A private Nigerian laboratory has joined other scientists and laboratories around the world in the race towards developing a vaccine for the treatment of Coronavirus.

The laboratory known as African Centre of Excellence for Genomics of Infectious Diseases (ACEGID), located at Redeemer University (RUN) in Iwo, Osun State, is collaborating with Cambridge University in the United Kingdom on the project.

ACEGID, a strategic partner of the National Centre for Disease Control (NCDC), is responsible for all COVID-19 testing in Kwara and the south-west states, except Lagos.

Coordinating the project at the centre is Christian Happi, a professor of molecular biology and genomics study who as the laboratory’s director runs the project that is currently at early vaccine development stage.

He leads a team of 21 African researchers and vaccine developers in the race toward the production of a COVID-19 vaccine.
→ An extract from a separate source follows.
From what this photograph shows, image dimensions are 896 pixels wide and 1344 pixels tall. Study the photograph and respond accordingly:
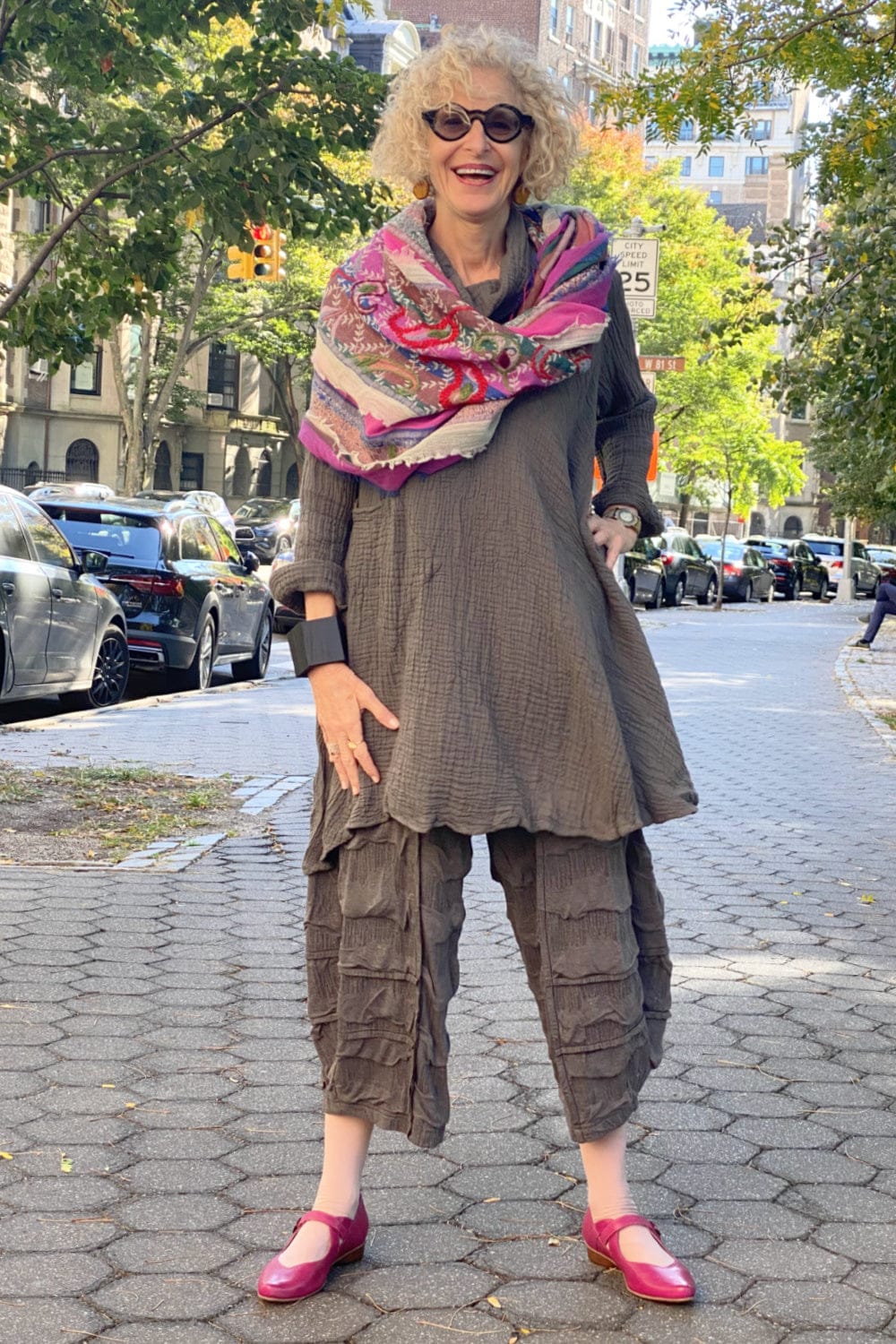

Happi’s journey to molecular biology and genomics study started modestly in 1992 at the University of Yaounde, Cameroon, where he completed a bachelor’s degree and proceeded to Nigeria where he took masters and doctoral degrees at the University of Ibadan.

After a postdoctoral fellowship at the famed Harvard University School of Public Health in the United States, Happi worked as a research scientist for three years at the same institution from 2004 and became an adjunct professor between 2007-2011.

He is currently a visiting professor of Immunology and Infectious Diseases (IID), at the Harvard T. H. Chan School of Public Health (HSPH), and the Department of Organismic and Evolutionary Biology of the same university.

He confirmed the diagnosis of the first case of Ebola virus disease in Nigeria in 2014 and worked closely with Nigerian health authorities for the successful containment of the outbreak of the disease in Nigeria.

Happi recently used next generation sequencing technology to perform the first sequence of the new SARS-CoV-2 in Africa, within 48 hours of receiving a sample of the first case in Nigeria.

We hope for the best in this new journey.